··· INFORMATION SHOWN

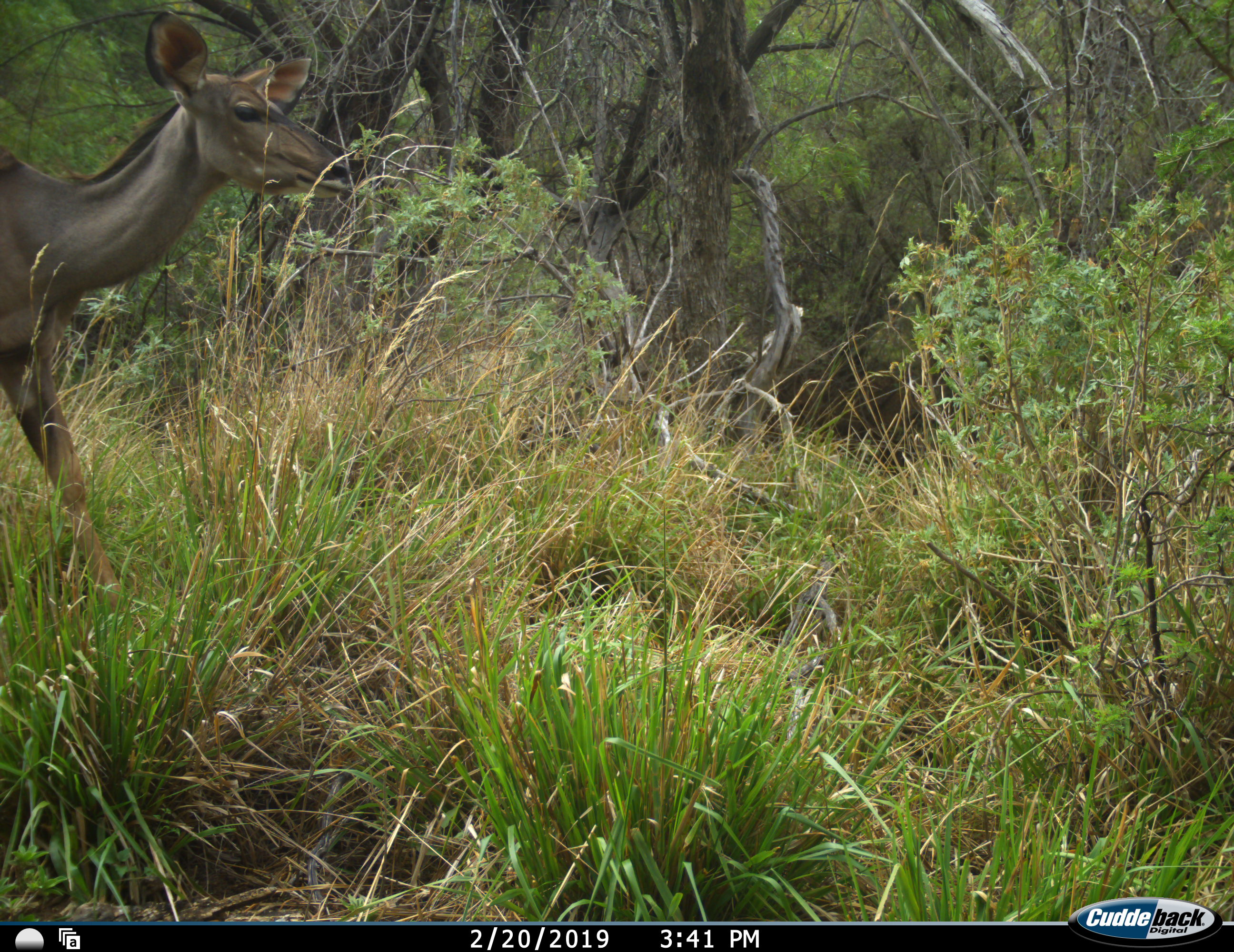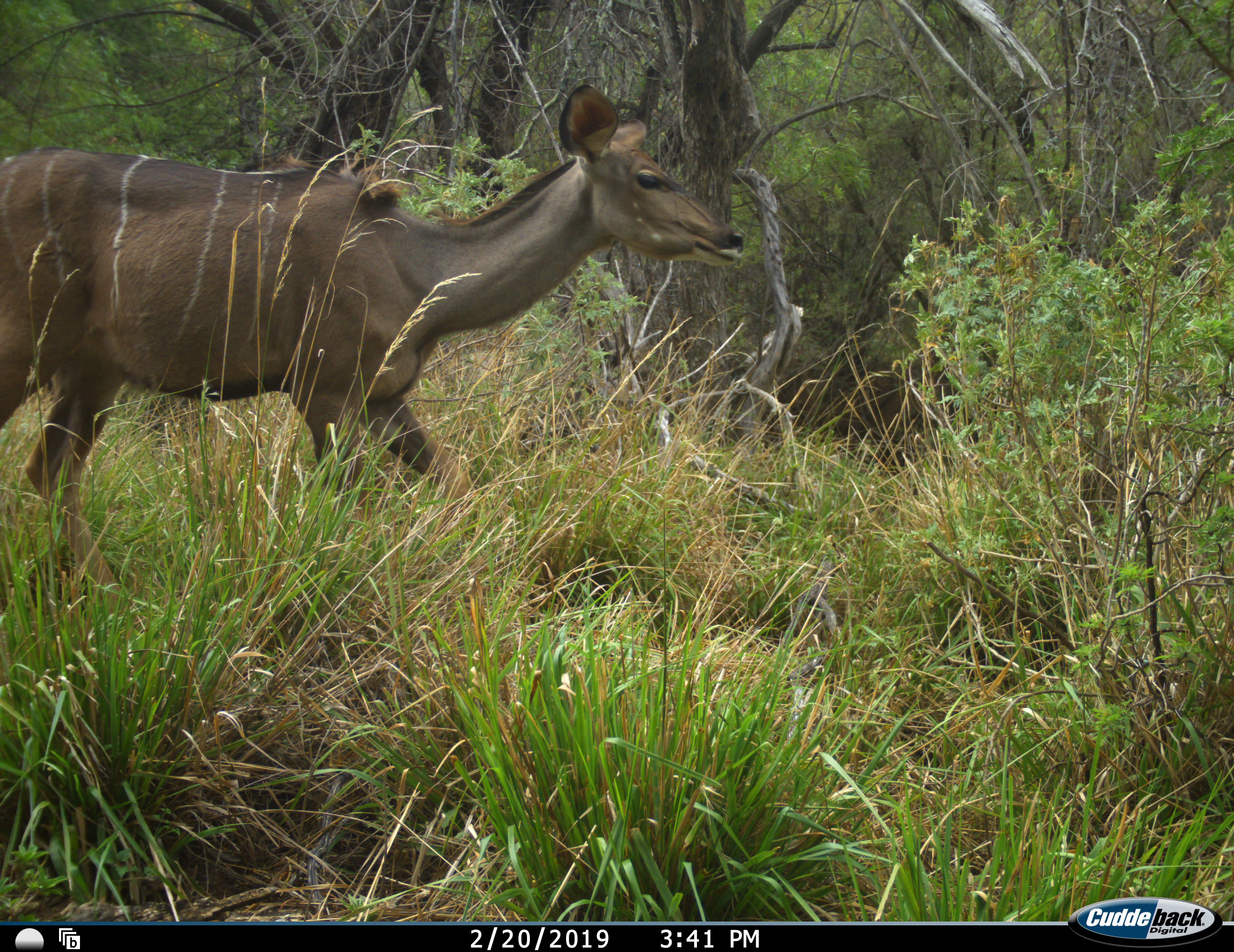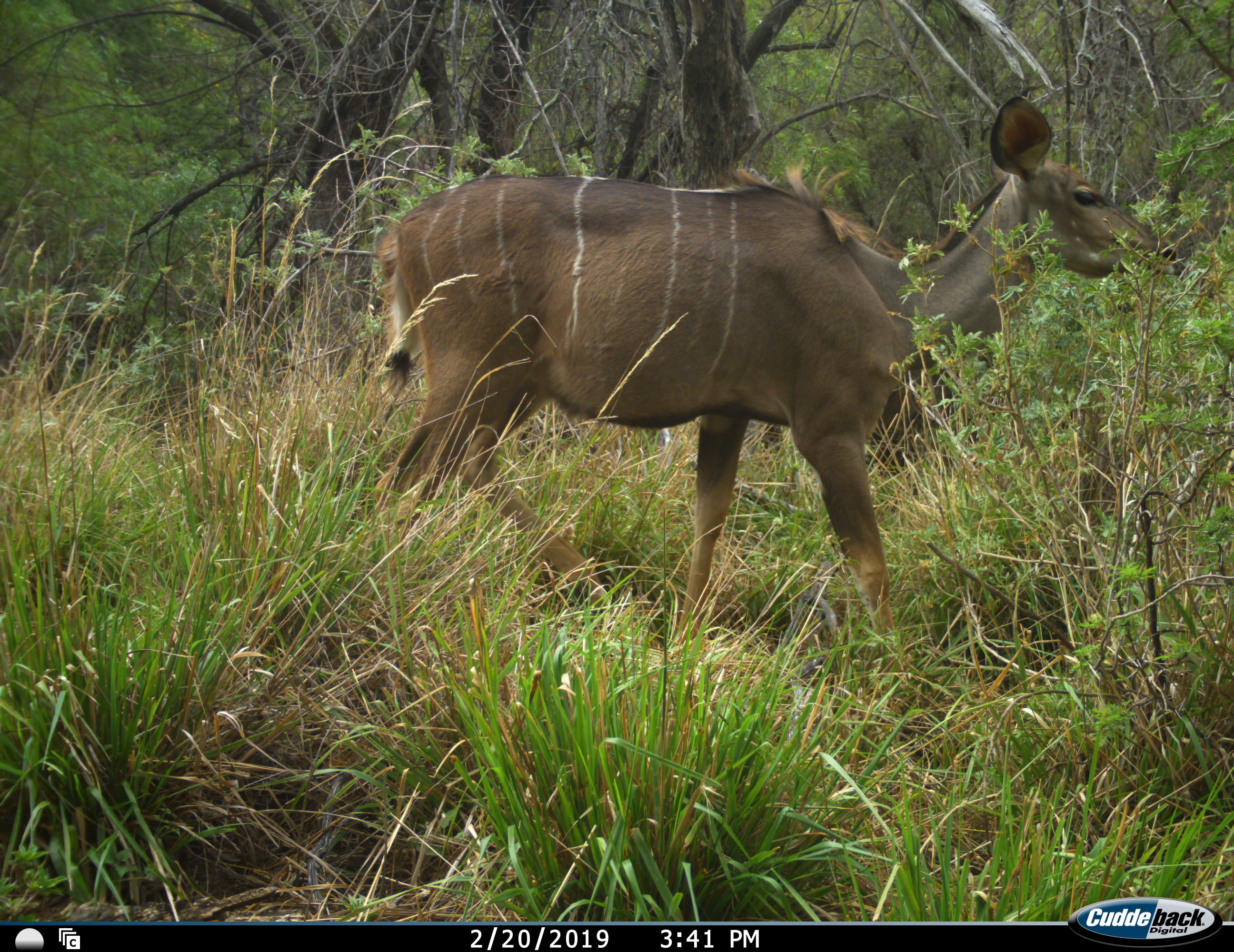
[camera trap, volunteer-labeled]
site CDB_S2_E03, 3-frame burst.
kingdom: Animalia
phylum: Chordata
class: Mammalia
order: Artiodactyla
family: Bovidae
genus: Tragelaphus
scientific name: Tragelaphus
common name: kudu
Kudu (Tragelaphus), count 1. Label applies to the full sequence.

······

* WHAT IS BEING ASKED *
With the line containing "genus: Tragelaphus" as the first and the final line of the records as the last, copy that span exactly and nothing more.

* WORKED SOLUTION *
genus: Tragelaphus
scientific name: Tragelaphus
common name: kudu
Kudu (Tragelaphus), count 1. Label applies to the full sequence.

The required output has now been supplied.